Nothing but the lines from the one containing "Pony Adopts! 5" through the end of the data below should appear in the answer, each exact and free of pictures.

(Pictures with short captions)
※
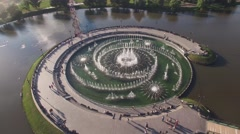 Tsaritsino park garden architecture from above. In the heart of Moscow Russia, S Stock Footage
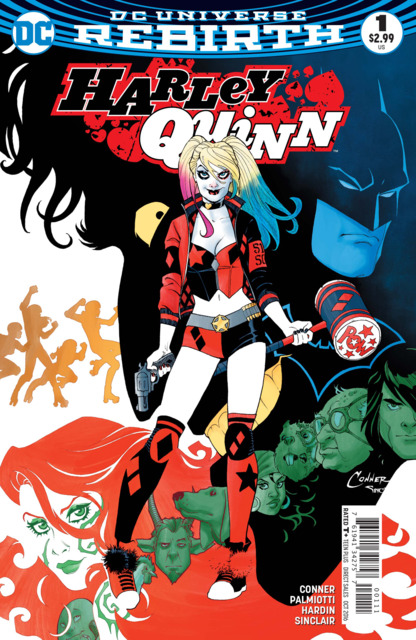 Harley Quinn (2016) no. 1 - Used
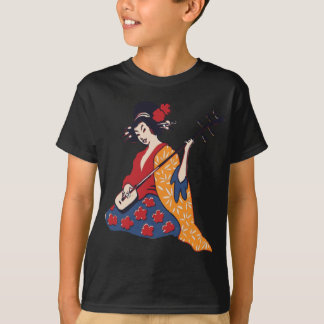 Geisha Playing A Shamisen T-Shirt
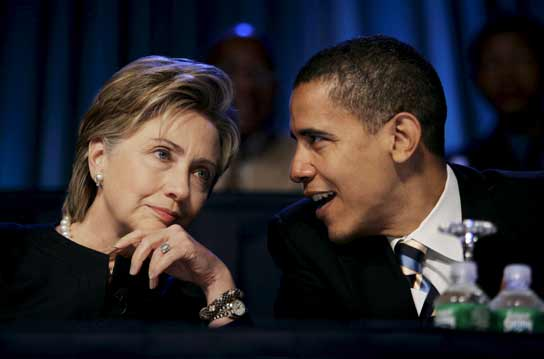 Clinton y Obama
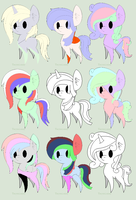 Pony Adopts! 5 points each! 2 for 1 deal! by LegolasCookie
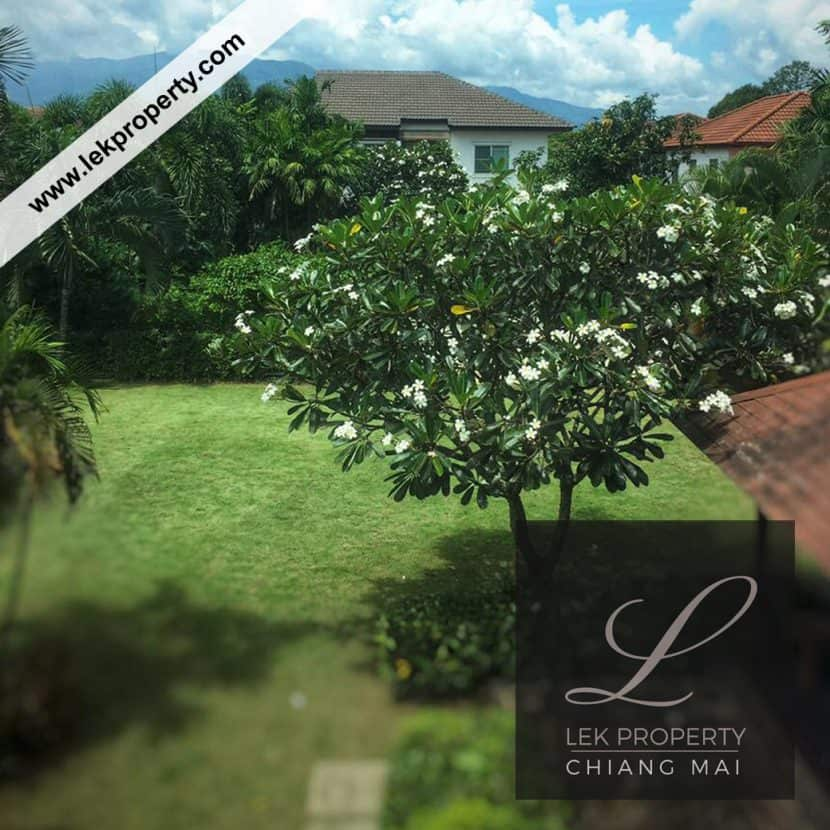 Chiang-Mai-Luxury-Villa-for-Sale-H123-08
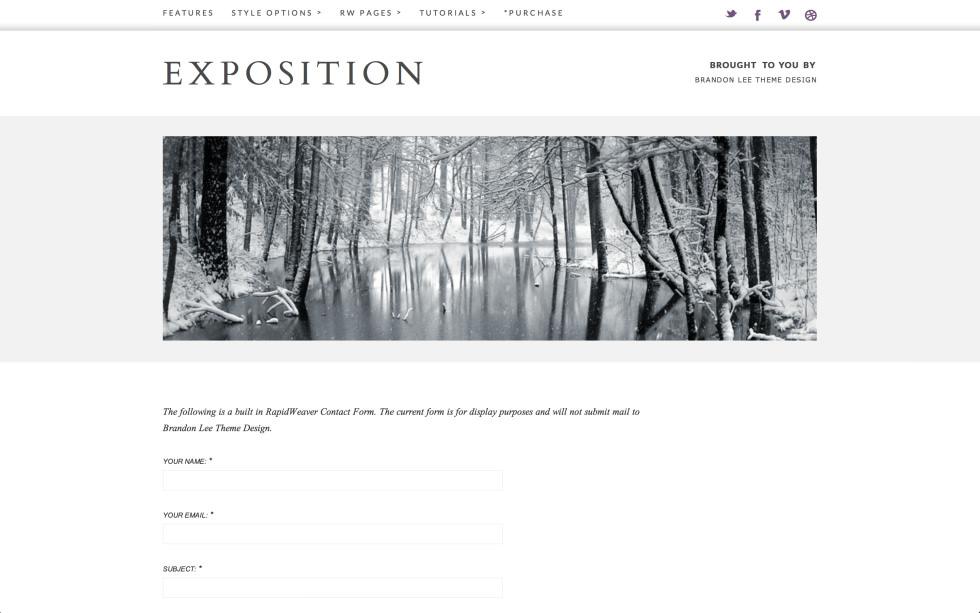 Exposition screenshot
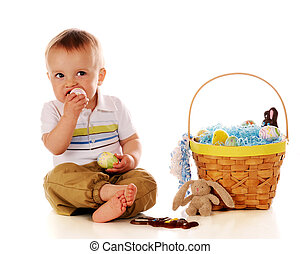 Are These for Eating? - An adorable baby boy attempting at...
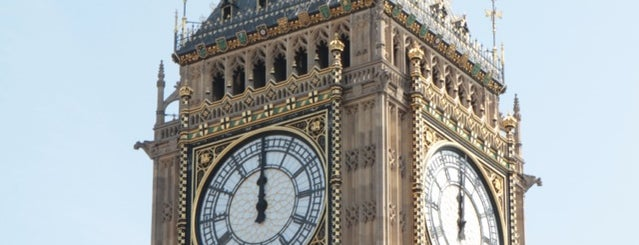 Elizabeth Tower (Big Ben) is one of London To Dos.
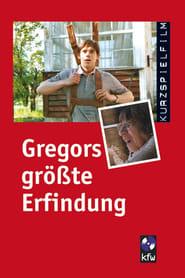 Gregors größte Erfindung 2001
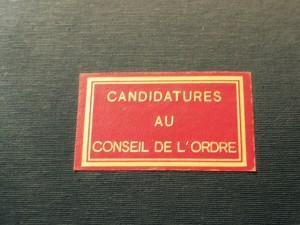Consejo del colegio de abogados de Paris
※
◆ **Problem solution**
 Pony Adopts! 5 points each! 2 for 1 deal! by LegolasCookie
 Chiang-Mai-Luxury-Villa-for-Sale-H123-08
 Exposition screenshot
 Are These for Eating? - An adorable baby boy attempting at...
 Elizabeth Tower (Big Ben) is one of London To Dos.
 Gregors größte Erfindung 2001
Consejo del colegio de abogados de Paris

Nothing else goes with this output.